I fissati con il riscaldamento globale hanno torto marcio: lo scrive Libero

Anche stavolta si è confuso meteo con clima, anche stavolta si è fatta disinformazione.

I radical chic fissati con il riscaldamento globale hanno torto marcio. La prova? In questi giorni le temperature sono paragonabili a quelle di novembre. Parola del giornale Libero, la cui redazione, evidentemente al momento impossibilitata a conoscere la differenza tra clima e meteo, ha titolato in prima pagina “Il brivido della realtà, riscaldamento del pianeta? Ma se fa freddo”. A fare psicologia spiccia si direbbe che già “pianeta” scritto in minuscolo è una spia dell’interesse della testata giornalistica diretta da Vittorio Feltri nei confronti del clima. Disinteresse legittimo in democrazia, per carità.  Tanto più che in passato non sono mancate argomentazioni simili da parte di confutatori ben più istituzionali. Quattro anni James Inhofe, senatore repubblicano dell’Oklahoma, confutò durante un’assemblea del Senato ogni ipotesi di riscaldamento portando in aula una palla di neve. Soppesò la palla di neve in mano e disse: “Fuori c’è la neve, quindi non c’è alcun riscaldamento globale in atto”. 

Gli sbalzi di temperatura e le anomalie del meteo, compresa l’ondata di gelo che ha investito l’Italia in questo mese di maggio, sarebbero conseguenze dirette del surriscaldamento climatico.
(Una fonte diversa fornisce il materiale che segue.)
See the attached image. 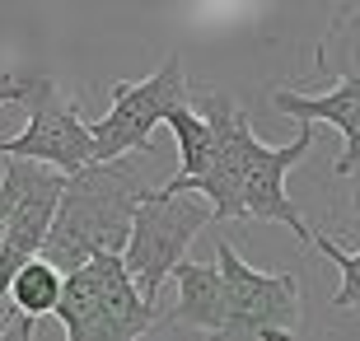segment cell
<instances>
[{
	"instance_id": "1",
	"label": "cell",
	"mask_w": 360,
	"mask_h": 341,
	"mask_svg": "<svg viewBox=\"0 0 360 341\" xmlns=\"http://www.w3.org/2000/svg\"><path fill=\"white\" fill-rule=\"evenodd\" d=\"M150 192L155 187L146 183V173L131 155L66 178V197L52 220L42 262H52L61 276H75L103 252H127L136 210L150 201Z\"/></svg>"
},
{
	"instance_id": "2",
	"label": "cell",
	"mask_w": 360,
	"mask_h": 341,
	"mask_svg": "<svg viewBox=\"0 0 360 341\" xmlns=\"http://www.w3.org/2000/svg\"><path fill=\"white\" fill-rule=\"evenodd\" d=\"M56 318L66 328V341H141L160 323V309L146 304V295L136 290L127 257L103 252L75 276H66Z\"/></svg>"
},
{
	"instance_id": "3",
	"label": "cell",
	"mask_w": 360,
	"mask_h": 341,
	"mask_svg": "<svg viewBox=\"0 0 360 341\" xmlns=\"http://www.w3.org/2000/svg\"><path fill=\"white\" fill-rule=\"evenodd\" d=\"M112 108H108L98 122H89L94 131V164H117L127 159L131 150H155V127L169 122L178 108H187V70H183V56L169 52L164 66L146 79H117L108 89Z\"/></svg>"
},
{
	"instance_id": "4",
	"label": "cell",
	"mask_w": 360,
	"mask_h": 341,
	"mask_svg": "<svg viewBox=\"0 0 360 341\" xmlns=\"http://www.w3.org/2000/svg\"><path fill=\"white\" fill-rule=\"evenodd\" d=\"M215 266L229 290V318L215 341H295L304 323L300 276L290 271H257L239 257L234 243L215 248Z\"/></svg>"
},
{
	"instance_id": "5",
	"label": "cell",
	"mask_w": 360,
	"mask_h": 341,
	"mask_svg": "<svg viewBox=\"0 0 360 341\" xmlns=\"http://www.w3.org/2000/svg\"><path fill=\"white\" fill-rule=\"evenodd\" d=\"M206 220H215L211 206L187 197H160V192H150V201L136 210L131 243L122 257H127V271H131L136 290L146 295V304L160 300V285L183 266V252L206 229Z\"/></svg>"
},
{
	"instance_id": "6",
	"label": "cell",
	"mask_w": 360,
	"mask_h": 341,
	"mask_svg": "<svg viewBox=\"0 0 360 341\" xmlns=\"http://www.w3.org/2000/svg\"><path fill=\"white\" fill-rule=\"evenodd\" d=\"M5 159H28L42 169H56L75 178V173L94 169V131L89 122L80 117V103L66 98L52 79H38V94L28 98V127L19 136L0 141Z\"/></svg>"
},
{
	"instance_id": "7",
	"label": "cell",
	"mask_w": 360,
	"mask_h": 341,
	"mask_svg": "<svg viewBox=\"0 0 360 341\" xmlns=\"http://www.w3.org/2000/svg\"><path fill=\"white\" fill-rule=\"evenodd\" d=\"M309 145H314V127H300L290 145H267L257 141V131H248L243 141V220L285 224L304 248H314V229L304 224L300 206L285 197V173L309 155Z\"/></svg>"
},
{
	"instance_id": "8",
	"label": "cell",
	"mask_w": 360,
	"mask_h": 341,
	"mask_svg": "<svg viewBox=\"0 0 360 341\" xmlns=\"http://www.w3.org/2000/svg\"><path fill=\"white\" fill-rule=\"evenodd\" d=\"M61 197H66V173L24 159V192H19V206H14L5 243H0V323L10 318L14 276L24 271L28 262H38L42 248H47V234H52V220L61 210Z\"/></svg>"
},
{
	"instance_id": "9",
	"label": "cell",
	"mask_w": 360,
	"mask_h": 341,
	"mask_svg": "<svg viewBox=\"0 0 360 341\" xmlns=\"http://www.w3.org/2000/svg\"><path fill=\"white\" fill-rule=\"evenodd\" d=\"M271 108L285 112V117H300V127H314V122L337 127L347 150L337 155L333 173L347 178V173L360 169V79H347V84H337V89L319 94V98H309L300 89H271Z\"/></svg>"
},
{
	"instance_id": "10",
	"label": "cell",
	"mask_w": 360,
	"mask_h": 341,
	"mask_svg": "<svg viewBox=\"0 0 360 341\" xmlns=\"http://www.w3.org/2000/svg\"><path fill=\"white\" fill-rule=\"evenodd\" d=\"M174 285H178V304H174V314H169V323L192 328L206 341H215L220 328H225V318H229V290H225L220 266L215 262H183L174 271Z\"/></svg>"
},
{
	"instance_id": "11",
	"label": "cell",
	"mask_w": 360,
	"mask_h": 341,
	"mask_svg": "<svg viewBox=\"0 0 360 341\" xmlns=\"http://www.w3.org/2000/svg\"><path fill=\"white\" fill-rule=\"evenodd\" d=\"M319 75H337V84L360 79V5H337L314 52Z\"/></svg>"
},
{
	"instance_id": "12",
	"label": "cell",
	"mask_w": 360,
	"mask_h": 341,
	"mask_svg": "<svg viewBox=\"0 0 360 341\" xmlns=\"http://www.w3.org/2000/svg\"><path fill=\"white\" fill-rule=\"evenodd\" d=\"M169 131H174V141H178V173H174V178H178V183L206 178L211 164H215V150H220L211 122L187 103V108H178L174 117H169Z\"/></svg>"
},
{
	"instance_id": "13",
	"label": "cell",
	"mask_w": 360,
	"mask_h": 341,
	"mask_svg": "<svg viewBox=\"0 0 360 341\" xmlns=\"http://www.w3.org/2000/svg\"><path fill=\"white\" fill-rule=\"evenodd\" d=\"M61 290H66V276L56 271L52 262H42V257H38V262H28L24 271L14 276V285H10V309L38 323L42 314H56Z\"/></svg>"
},
{
	"instance_id": "14",
	"label": "cell",
	"mask_w": 360,
	"mask_h": 341,
	"mask_svg": "<svg viewBox=\"0 0 360 341\" xmlns=\"http://www.w3.org/2000/svg\"><path fill=\"white\" fill-rule=\"evenodd\" d=\"M356 210H360V192H356ZM314 252H323L328 262L342 266V290L333 295V304H337V309H356V314H360V252L337 248L328 234H314Z\"/></svg>"
},
{
	"instance_id": "15",
	"label": "cell",
	"mask_w": 360,
	"mask_h": 341,
	"mask_svg": "<svg viewBox=\"0 0 360 341\" xmlns=\"http://www.w3.org/2000/svg\"><path fill=\"white\" fill-rule=\"evenodd\" d=\"M42 75H14V70H0V108L5 103H28L38 94Z\"/></svg>"
},
{
	"instance_id": "16",
	"label": "cell",
	"mask_w": 360,
	"mask_h": 341,
	"mask_svg": "<svg viewBox=\"0 0 360 341\" xmlns=\"http://www.w3.org/2000/svg\"><path fill=\"white\" fill-rule=\"evenodd\" d=\"M0 341H38V337H33V318L10 314L5 323H0Z\"/></svg>"
}]
</instances>
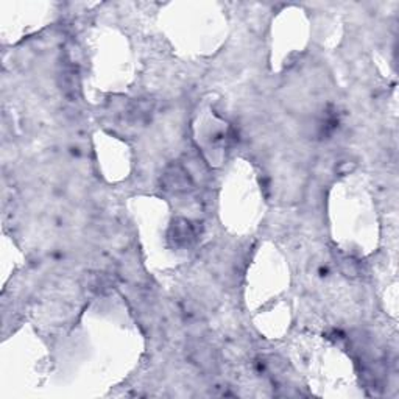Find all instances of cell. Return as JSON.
Here are the masks:
<instances>
[{
  "instance_id": "1",
  "label": "cell",
  "mask_w": 399,
  "mask_h": 399,
  "mask_svg": "<svg viewBox=\"0 0 399 399\" xmlns=\"http://www.w3.org/2000/svg\"><path fill=\"white\" fill-rule=\"evenodd\" d=\"M161 182L166 191L180 194V192H186L187 189H191L192 178L184 167L177 164V166H171L167 168L166 173L162 175Z\"/></svg>"
},
{
  "instance_id": "2",
  "label": "cell",
  "mask_w": 399,
  "mask_h": 399,
  "mask_svg": "<svg viewBox=\"0 0 399 399\" xmlns=\"http://www.w3.org/2000/svg\"><path fill=\"white\" fill-rule=\"evenodd\" d=\"M197 239V233H195L194 226L187 220H178L171 229V240L173 245L180 248H187Z\"/></svg>"
}]
</instances>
Perché è il meteo a dipendere dal clima, non viceversa. 

I dati dell’Istituto di scienze dell’atmosfera e del clima (Isac) del Cnr di Bologna hanno espressamente comunicato che il 2018 è stato l’anno più caldo degli ultimi due secoli in Italia, che così conferma la tendenza globale all’aumento delle temperature medie.

Perché, allora, c’è la neve se il Pianeta si surriscalda?

La domanda è lecita e la risposta complessa. Concretamente, è appurato che esiste una relazione tra riscaldamento dell’Artico e gli eventi freddi che si manifestano nell’emisfero Nord. Gli studiosi di tutto il mondo stanno cercando di capirne i nessi così da individuare la strategia migliore per contrastare i fenomeni, spesso disastrosi, legati a tale relazione.

Per ora si parla del cosiddetto vortice polare, un fenomeno atmosferico che prevede, molto in sintesi, che quando una grossa zona di bassa pressione centrata grosso modo sul Polo Nord ruota in senso antiorario, il comportamento del vortice polare dipende in gran parte dalla quantità di ghiaccio e neve presenti. Se nell’oceano del Polo galleggia meno ghiaccio, l’acqua si scalda di più ed evapora più facilmente. Di conseguenza aumenta l’umidità dell’aria e ciò tende a indebolire ed espandere il vortice. Finché il bordo del vortice non si rompe, e l’aria fredda e umida del Polo deborda verso sud, nell’emisfero boreale si manifestano tempeste di neve, perché, per quanto meno fredda degli standard polari, l’aria che proviene dal Polo Nord rimane nettamente inferiore rispetto a quella del nostro continente: perciò si verificano le tempeste di neve.  

Forse è il caso che ci si metta di buona lena e si studi un po’ di fisica, un po’ di legge della conservazione dell’energia, e un tocco di principi della termodinamica, nozioni che non guastano mai, a prescindere dalla questione del riscaldamento globale.

Il surriscaldamento globale esiste e l’unica soluzione è affrontare il problema dalla radice. Il problema, però, è che va contro gli interessi capitalistici. Negarlo come fanno Libero, Donald Trump e gli altri negazionisti con frasi come “riscaldamento del pianeta? Ma se fa freddo”, significa commettere un’operazione del tipo: “Fame nel mondo? Ma se a pranzo ho mangiato 200 grammi di pasta”. Conoscendo quelli di Libero, il titolo di ieri non era né sarcastico né stupido. Il sarcasmo farebbe una provocazione per stimolare un dibattito produttivo. La stupidità farebbe un’affermazione dettata dall’ignoranza. Libero fa di peggio: afferma il falso, per alimentare l’ignoranza. In sostanza fa l’esatto opposto di ciò che dovrebbe fare un giornale: informare.